Greenblatt is regarded by many as one of the founders of New Historicism, a set of critical practices that he often refers to as "cultural poetics"; his works have been influential since the early 1980s when he introduced the term. Greenblatt has written and edited numerous books and articles relevant to new historicism, the study of culture, Renaissance studies and Shakespeare studies and is considered to be an expert in these fields. His most popular work is Will in the World, a biography of Shakespeare that was on the New York Times Best Seller list for nine weeks.

He is also co-founder of the literary-cultural journal Representations, which often publishes articles by new historicists. Greenblatt shares many anecdotes about his academic and non-academic experiences in interviews and in his writing.

Contents

Biographical information

Education, academia and employment

Greenblatt was born in Boston and raised in Cambridge, Massachusetts. After graduating from Newton High School, he was educated at Yale University (B.A. 1964, M.Phil 1968, Ph.D. 1969 and Pembroke College, Cambridge (B.A. 1966, M.A. 1968). Greenblatt has since taught at University of California, Berkeley and Harvard University. He was Class of 1932 Professor at Berkeley (he became a full professor in 1980) and taught there for 28 years before taking a position at Harvard University where in 1997 Greenblatt became the Harry Levin Professor of Literature; he was named John Cogan University Professor of the Humanities in 2000. As a visiting professor and lecturer, Greenblatt has taught at such institutions as the universities of Berlin, the University of Florence, Kyoto University, the University of Oxford and Peking University. He is a fellow of the American Academy of Arts and Sciences and has been president of the Modern Language Association. Greenblatt was "a key figure in the shift from literary to cultural poetics and from textual to contextual interpretation in U.S. English departments in the 1980s and 1990s" (Leitch 2250).

Family

Greenblatt has three children. He was married to Ellen Schmidt from 1969-96; they have two sons (Joshua and Aaron). In 1998 he married fellow academic Ramie Targoff, also a Renaissance expert and a professor at Brandeis University; they have one son (Harry).

General interest

Greenblatt shares many personal anecdotes in interviews and in his writing. Greenblatt has stated that as counsellor at a summer camp, he spent some time playing guitar and singing “mournful folk songs” with co-counsellor Art Garfunkel, who talked about introducing him to Paul Simon so that they could sing together—Greenblatt declined in favour of college ("Greenblatt Named"). Greenblatt has also stated that while pursuing his Ph.D. at Yale he "rushed out of a corner drugstore and knocked down an elderly man who turned out to be T. S. Eliot… he survived" ("Greenblatt Named"). Greenblatt also notes that he performed, "usually in grotesque situations and invariably drawing a somewhat mysterious laugh from the studio audience," with the group that would become Monty Python's Flying Circus troupe ("Greenblatt Named"). He is mentioned by name (in a long list of victims in a parody trial) in at least one episode, "Multiple Murderer Court Scene," which is in Episode 27, Whicker's World (originally aired October 19, 1972).

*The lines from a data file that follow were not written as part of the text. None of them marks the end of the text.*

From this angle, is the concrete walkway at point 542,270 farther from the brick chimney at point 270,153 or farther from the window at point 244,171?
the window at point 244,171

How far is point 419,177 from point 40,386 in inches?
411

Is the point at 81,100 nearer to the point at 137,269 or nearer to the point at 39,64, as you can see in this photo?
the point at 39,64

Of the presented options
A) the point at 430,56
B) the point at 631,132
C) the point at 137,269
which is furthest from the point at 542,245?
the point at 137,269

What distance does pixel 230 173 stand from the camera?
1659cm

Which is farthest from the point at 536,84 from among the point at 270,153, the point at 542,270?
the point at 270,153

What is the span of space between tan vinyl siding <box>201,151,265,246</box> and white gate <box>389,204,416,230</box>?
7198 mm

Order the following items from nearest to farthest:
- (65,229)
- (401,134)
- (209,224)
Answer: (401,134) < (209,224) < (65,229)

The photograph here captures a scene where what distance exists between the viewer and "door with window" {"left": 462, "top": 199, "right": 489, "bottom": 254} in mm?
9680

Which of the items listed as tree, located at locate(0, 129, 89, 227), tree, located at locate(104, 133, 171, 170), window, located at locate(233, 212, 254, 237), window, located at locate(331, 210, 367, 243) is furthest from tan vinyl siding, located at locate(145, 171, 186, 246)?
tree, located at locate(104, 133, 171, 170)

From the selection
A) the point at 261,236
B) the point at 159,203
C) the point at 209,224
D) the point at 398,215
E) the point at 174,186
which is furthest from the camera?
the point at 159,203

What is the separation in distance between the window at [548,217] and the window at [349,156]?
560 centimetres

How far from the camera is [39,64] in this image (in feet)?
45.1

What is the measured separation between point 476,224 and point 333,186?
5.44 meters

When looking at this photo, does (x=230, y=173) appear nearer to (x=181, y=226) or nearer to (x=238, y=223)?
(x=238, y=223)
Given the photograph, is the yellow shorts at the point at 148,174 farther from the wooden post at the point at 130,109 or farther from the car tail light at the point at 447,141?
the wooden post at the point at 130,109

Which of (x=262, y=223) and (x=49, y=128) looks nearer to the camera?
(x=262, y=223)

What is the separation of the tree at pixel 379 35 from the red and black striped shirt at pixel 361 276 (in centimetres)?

Literary interests, influences and personal favourites

"At a certain point I passed from the naïve to what Schiller calls the sentimental—that is, I stopped reading books of marvels and began reading ethnographies and novels—but my childhood interests have survived in a passionate curiosity about other cultures and a fascination with tales" (Greenblatt, Marvelous Possessions 2).

"My students... have had a profound influence upon everything I have written. And at the center of my intellectual life at Berkeley is the group of colleagues who have... shared ideas, argued, criticized, and given of themselves with remarkable generosity" (Greenblatt, Shakespearean Negotiations ix).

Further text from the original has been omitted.